As this hideous sentence fell upon his ears and a vision of all it meant rose before his eyes, for a moment Khian felt his heart stop and his knees tremble beneath him. He saw his Brethren of the Dawn slaughtered and lying in their blood wherever they were trapped in their hiding places. He saw the giant Nubian, Ru, overcome at last and falling dead upon a mat of foes that he had slain. He saw the Lady Kemmah butchered and Nefra seized and dragged a prisoner to Tanis, there to be wed by force to a man she loathed. He saw himself led out to death before her eyes and his gory head laid at her feet as an offering. All these things and others he saw with the eye of his mind and was afraid.
Yet of a sudden that fear passed. It was as though a spirit spoke to his soul, the spirit of Roy, or so he thought, because for an instant he seemed to appear before him seated where Apepi sat, venerable, calm, and holy. Then he was gone, and with him went the terrors of Khian. Moreover, now he knew what to answer; the words welled up within him like water welling in a spring.

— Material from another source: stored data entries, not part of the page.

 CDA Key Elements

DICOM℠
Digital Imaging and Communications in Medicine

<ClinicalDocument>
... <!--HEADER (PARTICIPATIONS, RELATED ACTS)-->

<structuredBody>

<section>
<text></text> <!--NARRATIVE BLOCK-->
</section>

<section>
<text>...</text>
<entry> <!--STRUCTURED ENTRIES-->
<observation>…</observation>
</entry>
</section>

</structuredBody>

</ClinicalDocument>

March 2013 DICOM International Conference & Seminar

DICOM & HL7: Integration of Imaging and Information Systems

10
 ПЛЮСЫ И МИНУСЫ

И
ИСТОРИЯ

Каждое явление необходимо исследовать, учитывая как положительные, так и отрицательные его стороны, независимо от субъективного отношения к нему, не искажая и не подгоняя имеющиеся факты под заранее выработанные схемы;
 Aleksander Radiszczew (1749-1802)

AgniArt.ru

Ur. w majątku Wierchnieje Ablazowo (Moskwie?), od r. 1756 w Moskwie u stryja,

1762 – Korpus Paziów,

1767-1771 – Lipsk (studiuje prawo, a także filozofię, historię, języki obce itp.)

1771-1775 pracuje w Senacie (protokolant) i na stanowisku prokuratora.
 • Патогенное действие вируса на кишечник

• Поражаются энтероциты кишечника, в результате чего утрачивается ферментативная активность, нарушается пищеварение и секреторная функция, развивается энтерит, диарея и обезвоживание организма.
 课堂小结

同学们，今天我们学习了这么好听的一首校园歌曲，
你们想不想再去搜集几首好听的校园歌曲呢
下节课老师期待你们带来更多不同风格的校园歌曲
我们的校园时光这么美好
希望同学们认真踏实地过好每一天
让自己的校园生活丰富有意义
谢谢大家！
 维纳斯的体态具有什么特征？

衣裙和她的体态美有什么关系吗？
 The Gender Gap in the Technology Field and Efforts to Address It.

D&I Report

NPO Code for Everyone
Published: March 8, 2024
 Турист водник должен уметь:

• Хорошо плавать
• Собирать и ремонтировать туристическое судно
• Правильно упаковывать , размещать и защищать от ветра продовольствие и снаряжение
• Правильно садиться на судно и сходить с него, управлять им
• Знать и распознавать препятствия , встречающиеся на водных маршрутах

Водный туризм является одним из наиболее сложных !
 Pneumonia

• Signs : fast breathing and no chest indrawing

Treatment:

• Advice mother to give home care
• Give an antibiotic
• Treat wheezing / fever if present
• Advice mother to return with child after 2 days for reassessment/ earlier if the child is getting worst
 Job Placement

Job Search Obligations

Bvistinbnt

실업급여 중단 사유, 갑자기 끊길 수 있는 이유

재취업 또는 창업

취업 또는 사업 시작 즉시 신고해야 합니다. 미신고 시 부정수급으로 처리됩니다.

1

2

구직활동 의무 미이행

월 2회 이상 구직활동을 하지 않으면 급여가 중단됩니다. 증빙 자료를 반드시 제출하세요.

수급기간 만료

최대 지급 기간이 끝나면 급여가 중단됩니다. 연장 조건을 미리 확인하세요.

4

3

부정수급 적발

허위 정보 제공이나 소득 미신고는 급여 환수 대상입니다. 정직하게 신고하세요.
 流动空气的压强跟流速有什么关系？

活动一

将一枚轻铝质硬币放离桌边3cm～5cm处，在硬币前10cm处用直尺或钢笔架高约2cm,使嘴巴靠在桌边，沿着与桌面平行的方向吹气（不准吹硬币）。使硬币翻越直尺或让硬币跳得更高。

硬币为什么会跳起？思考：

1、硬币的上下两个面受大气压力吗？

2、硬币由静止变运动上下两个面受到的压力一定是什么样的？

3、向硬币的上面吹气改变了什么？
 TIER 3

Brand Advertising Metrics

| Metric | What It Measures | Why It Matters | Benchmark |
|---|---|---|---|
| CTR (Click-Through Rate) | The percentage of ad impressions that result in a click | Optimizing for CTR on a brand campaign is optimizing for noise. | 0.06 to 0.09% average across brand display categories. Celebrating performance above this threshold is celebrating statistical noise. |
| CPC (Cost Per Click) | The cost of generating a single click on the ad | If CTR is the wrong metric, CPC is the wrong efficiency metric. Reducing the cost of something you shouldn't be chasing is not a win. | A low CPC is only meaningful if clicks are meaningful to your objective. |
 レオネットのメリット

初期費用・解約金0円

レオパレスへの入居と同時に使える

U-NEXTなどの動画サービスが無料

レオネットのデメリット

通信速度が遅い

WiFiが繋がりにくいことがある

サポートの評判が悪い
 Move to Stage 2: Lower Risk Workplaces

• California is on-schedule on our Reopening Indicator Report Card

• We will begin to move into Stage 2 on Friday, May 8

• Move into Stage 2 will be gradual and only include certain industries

“Pharaoh and my Father,” he said in a bold, clear voice, “speak not so madly, for I say that you cannot do these things which you have decreed. Did not the Prophet of the Dawn repeat to you in his letter his answer to your threat? Did he not say that he had no fear of you and that should you attempt harm against the Brotherhood, every stone of the pyramids would lie lighter on your head than will the curse of Heaven which you would earn as a butcher and one forsworn? Did he not tell you that the Order of the Dawn marshalled hosts unseen and that with it goes the Strength of God? If not, I, your son, who am to-day a Brother of the Dawn and its consecrated priest, deliver to you this, his message. Try to do the wickedness that you have decreed, O Pharaoh, and speaking with the voice of the Order of the Dawn, as I am taught by the Spirit which it worships, I warn you that you will draw down upon yourself disaster and death on earth, and after you have left the earth, woe untold in the Underworld. Thus say I, speaking not with my own voice but with that of the Spirit within me.”
When Apepi heard these dreadful words, he bowed his head and with trembling hands drew the coloured robe more tightly about him, like to one who in the midst of great heat is struck suddenly by a blast of icy wind. Then again his rage possessed him and he answered:
“Now, Khian, I am minded to send you, the traitor, to your gods, your king, your father, and your blood, down to that Underworld of which you speak, there to discover whether this wizard Roy is or is not a liar. Yes, I am minded to do this instantly here in the presence of the Court. And yet I will not, since to you I appoint a punishment more worthy of your crime. You shall live to see your fellow knaves dead, every one of them; to see this maiden whom you have beguiled, not yours but mine. Then, Khian, you shall die and not before.”
“Pharaoh has spoken, and I, an ordained Brother and Priest of the Order of the Dawn, have spoken also,” answered Khian in the same clear and quiet voice. “Now let the Spirit judge between us and show to all who have heard our words, and to the whole world, in which of us shines the light of Truth.”